### Solicitud escrita 1
Reúne todas las líneas del listado que contengan la cadena "point", teniendo en cuenta mayúsculas y minúsculas.

Tras los saludos protocolarios recorrimos las calles, nos detuvimos frente a algunas casas solariegas timbradas con escudos, contemplamos la original fuente de piedra levantada por el señor duque de Lerma y entramos en la iglesia parroquial, que concentra los puntos de interés en la portada barroca y en el retablo neoclásico de la capilla mayor, considerado por los expertos como uno de los mejores de la provincia en su estilo. Allí fue ver el gozo que suscitaba en Manuel Bouza la contemplación de las obras de arte, las atinadas observaciones que hacía, la vasta erudición que en tales materias desplegaba. Siempre haciendo gala de cercanía y buen humor.
Tras la visita a los lugares relevantes, tocaba rubricar la jornada con una merienda-cena en honor de los ilustres invitados. Siguiendo los usos y costumbres de la zona, subimos al cerro que alberga las bodegas subterráneas y desde allí, teniendo a nuestros pies la apretada geometría de tejas y tejados, atisbando la despedida de un sol crepuscular que se hundía en la infinita lejanía, degustamos un puñado de chuletas asadas al sarmiento. Les deslumbró a nuestros amigos la solemnidad con que dicha ceremonia se oficia en la Ribera: el traslado de la gavilla, el crepitar del fuego, la limpieza de las parrillas, la permanencia de las ascuas, la exquisitez de la carne, el espesor de la ceniza. Todo ello con el riego y compañía de un clarete del lugar ―servido con el punto de frescor exacto que aporta la bodega―, que desataba la lengua y estimulaba el ingenio. Fue una merienda (que se prolongó hasta bien entrada la noche) ciertamente memorable.
También memorable por lo que comimos y por lo que disfrutamos en el transcurso del yantar fue la degustación que tuvo lugar en un restaurante ubicado en Vivar del Cid y abierto en un antiguo molino. Recuerdo que la conversación giró en torno al nuevo número de Artesa que estaba a punto de salir, y en ella Bouza me hizo una descripción detallada y minuciosa de las infinitas escaleras que tenía que subir y bajar, de las variadas puertas a las que tenía que llamar, de los numerosos despachos que tenía que visitar, de las múltiples gestiones que tenía que realizar para conseguir la oportuna financiación para la revista. Y también hablamos sobre el manuscrito del Poema de Mío Cid que las monjas clarisas habían guardado durante muchos años en un arcón de aquel convento fundado a finales del siglo XV. Recuerdo que al salir del restaurante estuvimos un buen rato contemplando las antiguas piedras de moler y examinando el agua del río Ubierna, que se deslizaba, limpia y veloz, bajo un cristal que cubría el pavimento.

### Datos extraídos
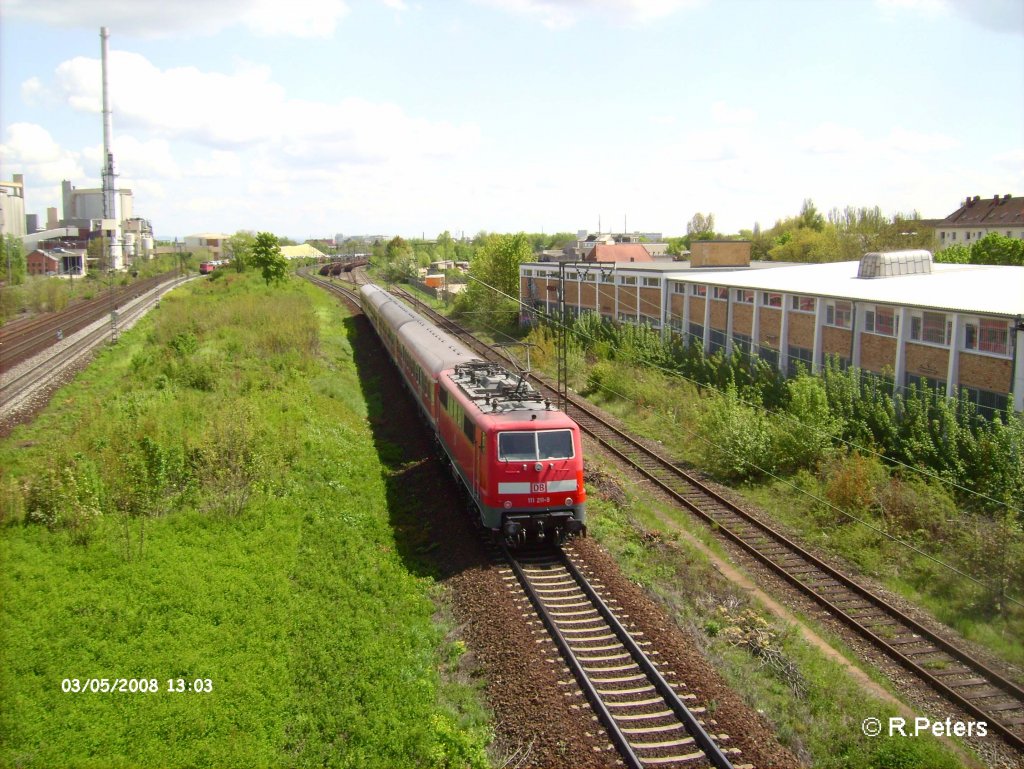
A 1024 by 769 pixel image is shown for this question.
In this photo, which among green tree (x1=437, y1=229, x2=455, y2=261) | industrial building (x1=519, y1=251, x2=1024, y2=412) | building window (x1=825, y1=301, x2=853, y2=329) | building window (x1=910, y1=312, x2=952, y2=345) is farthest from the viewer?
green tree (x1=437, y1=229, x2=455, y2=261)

* * *

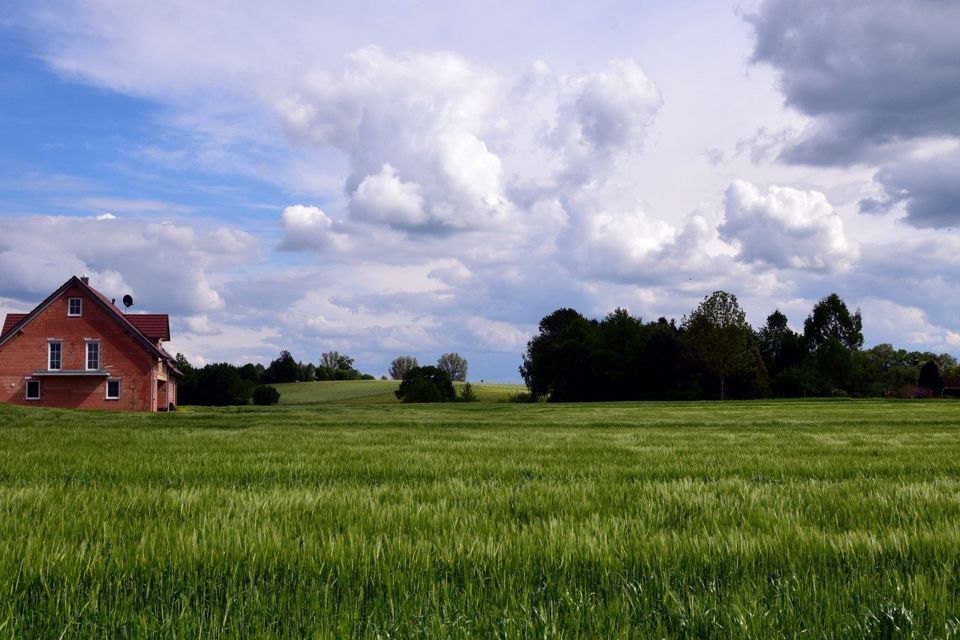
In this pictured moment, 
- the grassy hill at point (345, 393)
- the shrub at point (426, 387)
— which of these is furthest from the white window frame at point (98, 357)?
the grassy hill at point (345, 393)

==

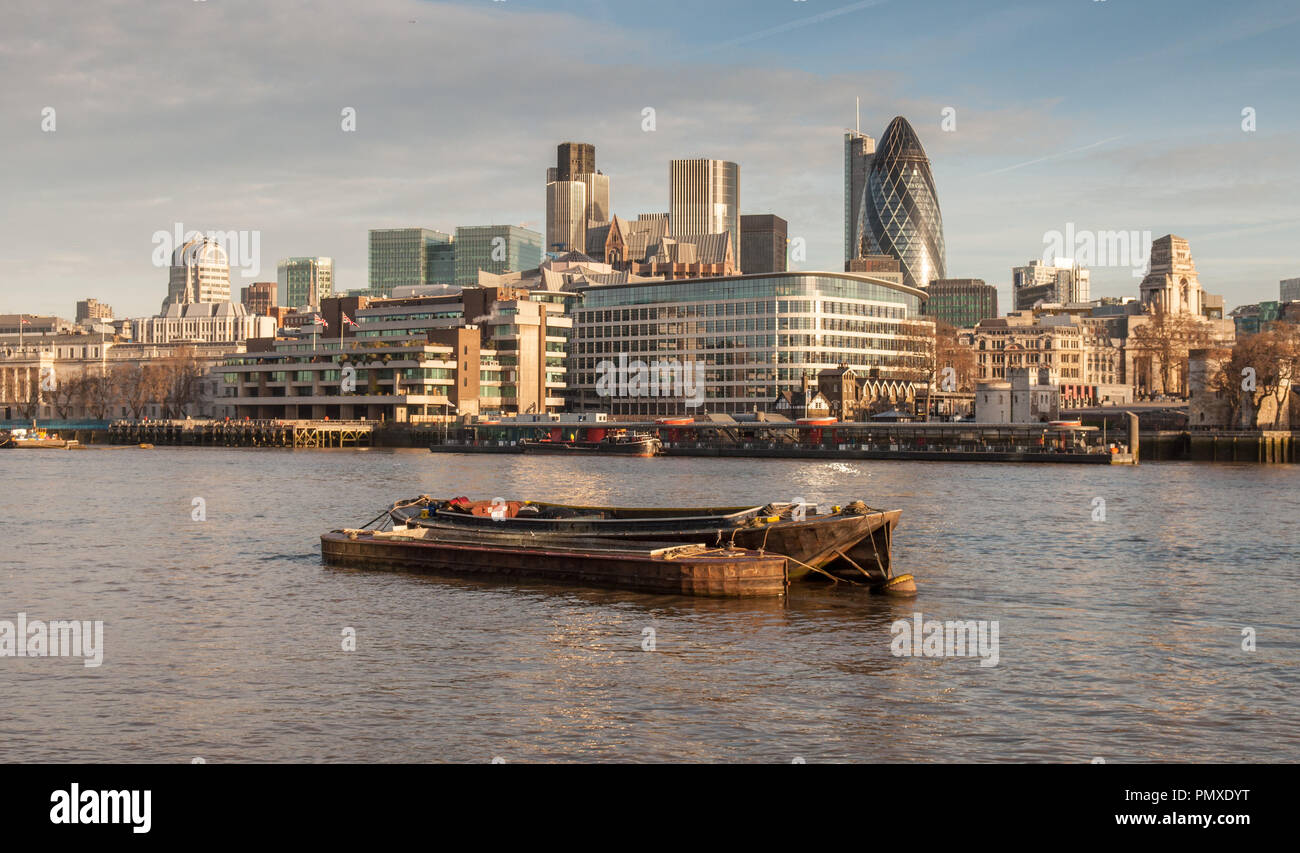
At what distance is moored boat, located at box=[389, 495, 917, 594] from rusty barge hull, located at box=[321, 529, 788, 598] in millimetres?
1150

### Solicitud escrita 2
Di si cada afirmación concuerda con el fragmento sobre la visita, contestando sí o no y citando literalmente las palabras decisivas del fragmento: (a) la fuente de piedra la levantó el duque de Lerma; (b) las chuletas se asaron sobre carbón; (c) el restaurante de Vivar del Cid ocupaba un antiguo convento.

### Respuesta 1
- the grassy hill at point (345, 393)
- the shrub at point (426, 387)
— which of these is furthest from the white window frame at point (98, 357)?
the grassy hill at point (345, 393)

### Respuesta 2
(a) Sí: «la original fuente de piedra levantada por el señor duque de Lerma».
(b) No: «chuletas asadas al sarmiento».
(c) No: «abierto en un antiguo molino».